The Buildah utility is functionally similar to Podman in the way that it behaves, but maintains independence from Podman to facilitate the build of OCI compliant images. We want to create OCI images to be able to use them without problems with apptainer |
Apptainer is in fact an open-source technology for container management, based on OCI (Open Container Initiative) specifications, ensuring the portability of images.
By using Apptainer with OCI images, developers benefit from a consistent and portable infrastructure for their containerized applications.
We can see our image
podman images
result
localhost/glicid_unet2 latest 66e0f7f53723 About a minute ago 7.9 GB
.2.2. construction of the apptainer image from the podman OCI image
podman save glicid_unet:latest -o glicid_unet2.tar apptainer build glicid_unet2.sif docker-archive:glicid_unet2.tar
.2.3. moving the image and the dataset to Nautilus
moving image apptainer
scp glicid_unet2.sif Glicid:/LAB-DATA/GLiCID/projects/johndoeprj/apptainer-img/glicid_unet2.sif
moving the dataset
scp images_masks_tests_bande_X10_ab_22_03_24.tar Glicid:/scratch/nautilus/users/john-d@univ-nantes.fr/dataset/
We place ourselves in the correct directory:
cd /scratch/nautilus/users/john-d@univ-nantes.fr/tutounet
.2.4. creation of the submission slurm file
#!/bin/bash
#SBATCH --job-name=unetx100
#SBATCH -p gpu
#SBATCH --output=%x-%j.out
#SBATCH -t 1-00:00:00
#SBATCH --ntasks=1
#SBATCH --cpus-per-task=1 # Number of OpenMP threads
#SBATCH --nodes=1
#SBATCH --cluster=nautilus
#SBATCH --qos=short
#SBATCH --mem=20G
#SBATCH --gres=gpu:1
#SBATCH --mail-user=john-d@univ-nantes.fr
#SBATCH --mail-type=END
#SBATCH --mail-type=FAIL
source /usr/share/Modules/init/bash
module load guix/latest
module load apptainer/1.1.6
export APPTAINERENV_LD_LIBRARY_PATH=/opt":$LD_LIBRARY_PATH"

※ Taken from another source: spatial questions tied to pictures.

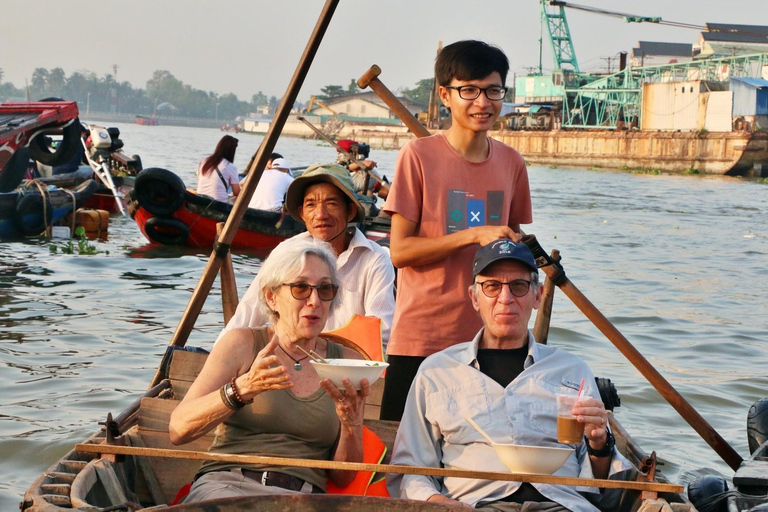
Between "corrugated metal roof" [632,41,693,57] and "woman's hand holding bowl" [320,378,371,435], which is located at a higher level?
"corrugated metal roof" [632,41,693,57]

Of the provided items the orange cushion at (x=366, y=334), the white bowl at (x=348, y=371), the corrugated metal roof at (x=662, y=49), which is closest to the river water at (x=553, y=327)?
the orange cushion at (x=366, y=334)

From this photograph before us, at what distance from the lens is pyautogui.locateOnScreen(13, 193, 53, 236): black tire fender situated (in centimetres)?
1430

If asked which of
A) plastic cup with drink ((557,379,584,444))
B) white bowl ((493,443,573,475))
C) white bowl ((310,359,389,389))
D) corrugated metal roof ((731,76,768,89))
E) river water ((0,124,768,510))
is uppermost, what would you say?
corrugated metal roof ((731,76,768,89))

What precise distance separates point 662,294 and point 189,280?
610 centimetres

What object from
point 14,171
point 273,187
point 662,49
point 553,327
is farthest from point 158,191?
point 662,49

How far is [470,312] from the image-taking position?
12.8 feet

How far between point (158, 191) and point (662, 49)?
76.3 m

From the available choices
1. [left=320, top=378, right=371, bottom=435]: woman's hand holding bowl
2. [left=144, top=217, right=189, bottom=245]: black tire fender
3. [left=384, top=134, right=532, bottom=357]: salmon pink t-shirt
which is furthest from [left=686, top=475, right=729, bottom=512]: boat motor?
[left=144, top=217, right=189, bottom=245]: black tire fender

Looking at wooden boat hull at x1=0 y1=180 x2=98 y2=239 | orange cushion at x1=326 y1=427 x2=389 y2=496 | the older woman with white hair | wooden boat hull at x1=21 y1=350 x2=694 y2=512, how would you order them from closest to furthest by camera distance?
1. wooden boat hull at x1=21 y1=350 x2=694 y2=512
2. the older woman with white hair
3. orange cushion at x1=326 y1=427 x2=389 y2=496
4. wooden boat hull at x1=0 y1=180 x2=98 y2=239

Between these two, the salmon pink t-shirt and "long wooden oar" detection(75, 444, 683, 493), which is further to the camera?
the salmon pink t-shirt

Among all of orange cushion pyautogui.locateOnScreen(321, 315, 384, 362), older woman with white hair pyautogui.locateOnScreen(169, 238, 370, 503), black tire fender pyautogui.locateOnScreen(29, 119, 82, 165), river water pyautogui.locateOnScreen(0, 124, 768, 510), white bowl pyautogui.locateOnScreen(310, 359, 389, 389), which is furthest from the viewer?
black tire fender pyautogui.locateOnScreen(29, 119, 82, 165)

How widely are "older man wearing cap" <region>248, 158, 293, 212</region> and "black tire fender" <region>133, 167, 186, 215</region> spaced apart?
107 centimetres

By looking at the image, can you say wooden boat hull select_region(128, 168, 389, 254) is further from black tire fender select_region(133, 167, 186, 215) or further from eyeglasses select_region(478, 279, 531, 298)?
eyeglasses select_region(478, 279, 531, 298)

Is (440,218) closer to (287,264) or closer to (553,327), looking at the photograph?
(287,264)
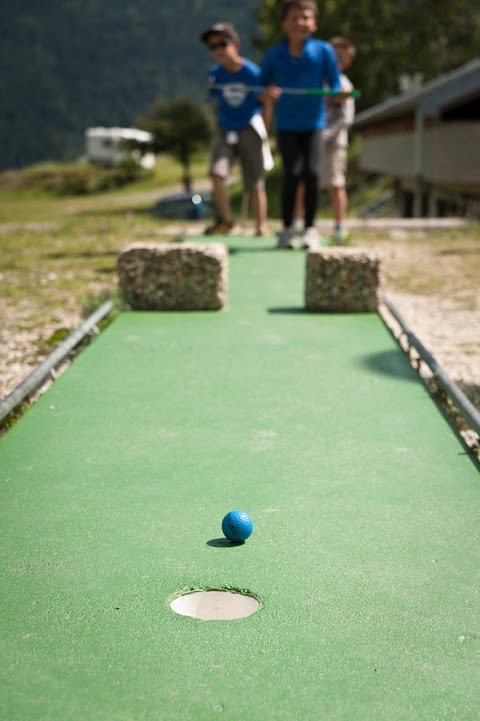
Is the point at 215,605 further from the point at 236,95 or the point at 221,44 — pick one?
the point at 236,95

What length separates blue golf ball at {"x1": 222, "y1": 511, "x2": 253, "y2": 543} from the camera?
10.0 ft

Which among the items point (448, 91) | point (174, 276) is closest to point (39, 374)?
point (174, 276)

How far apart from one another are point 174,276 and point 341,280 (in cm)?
113

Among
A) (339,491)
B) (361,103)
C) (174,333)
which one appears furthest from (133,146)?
(339,491)

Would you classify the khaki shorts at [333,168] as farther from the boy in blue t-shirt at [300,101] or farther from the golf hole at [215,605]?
the golf hole at [215,605]

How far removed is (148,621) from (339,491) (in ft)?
3.65

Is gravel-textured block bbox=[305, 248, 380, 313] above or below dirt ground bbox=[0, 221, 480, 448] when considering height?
above

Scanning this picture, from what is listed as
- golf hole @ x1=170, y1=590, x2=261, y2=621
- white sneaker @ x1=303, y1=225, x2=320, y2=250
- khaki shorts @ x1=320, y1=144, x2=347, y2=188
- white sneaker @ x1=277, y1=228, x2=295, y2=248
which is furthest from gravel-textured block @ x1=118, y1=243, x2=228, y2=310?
golf hole @ x1=170, y1=590, x2=261, y2=621

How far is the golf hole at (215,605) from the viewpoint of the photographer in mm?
2664

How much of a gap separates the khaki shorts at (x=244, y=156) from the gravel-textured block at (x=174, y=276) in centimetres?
380

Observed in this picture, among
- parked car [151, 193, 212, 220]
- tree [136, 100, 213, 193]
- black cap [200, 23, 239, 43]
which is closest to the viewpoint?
black cap [200, 23, 239, 43]

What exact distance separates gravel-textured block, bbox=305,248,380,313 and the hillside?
124 metres

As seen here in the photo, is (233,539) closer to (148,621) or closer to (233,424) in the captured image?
(148,621)

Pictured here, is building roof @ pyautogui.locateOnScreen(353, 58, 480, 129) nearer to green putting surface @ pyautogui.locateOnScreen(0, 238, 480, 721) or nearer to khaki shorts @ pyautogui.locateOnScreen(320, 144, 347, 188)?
khaki shorts @ pyautogui.locateOnScreen(320, 144, 347, 188)
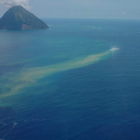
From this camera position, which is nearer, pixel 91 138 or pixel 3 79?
pixel 91 138

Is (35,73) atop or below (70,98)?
atop

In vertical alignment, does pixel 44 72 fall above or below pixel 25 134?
above

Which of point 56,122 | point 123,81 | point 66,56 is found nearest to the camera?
point 56,122

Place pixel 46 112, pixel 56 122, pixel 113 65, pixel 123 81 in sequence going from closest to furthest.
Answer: pixel 56 122 < pixel 46 112 < pixel 123 81 < pixel 113 65

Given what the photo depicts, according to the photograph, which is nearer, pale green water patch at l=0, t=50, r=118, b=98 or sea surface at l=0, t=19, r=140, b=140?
sea surface at l=0, t=19, r=140, b=140

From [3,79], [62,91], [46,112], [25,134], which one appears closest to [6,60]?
[3,79]

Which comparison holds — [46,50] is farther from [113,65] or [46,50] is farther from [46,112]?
[46,112]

export CUDA_VISIBLE_DEVICES=2
apptainer exec --nv -B /opt/software/glicid/biblio_scientifiques/cuda_12.2.0_535.54.03/lib64:/opt -B /scratch/nautilus/users/john-d@univ-nantes.fr/dataset:/scratch/nautilus -B /scratch/nautilus/users/john-d@univ-nantes.fr/tutounet:/usr/local/bin /LAB-DATA/GLiCID/projects/modes/apptainer-img/glicid_unet2.sif /usr/bin/python3 /usr/local/bin/unet/FIB_SEG/unet-modif-semantic-seg/simple_unet_multi/mric_2_512_nautilus.py
As a reminder: -B allows you to bind a cluster storage space to a directory in the apptainer container. --nv : Flag to run a CUDA application inside a container. |
.3. Use U-Net for semantic image segmentation.
U-Net is a convolutional neural network for semantic image segmentation. It uses an encoder-decoder architecture with residual connections to capture contextual information at different scales. U-Net produces accurate masks by identifying and classifying each pixel based on its semantics.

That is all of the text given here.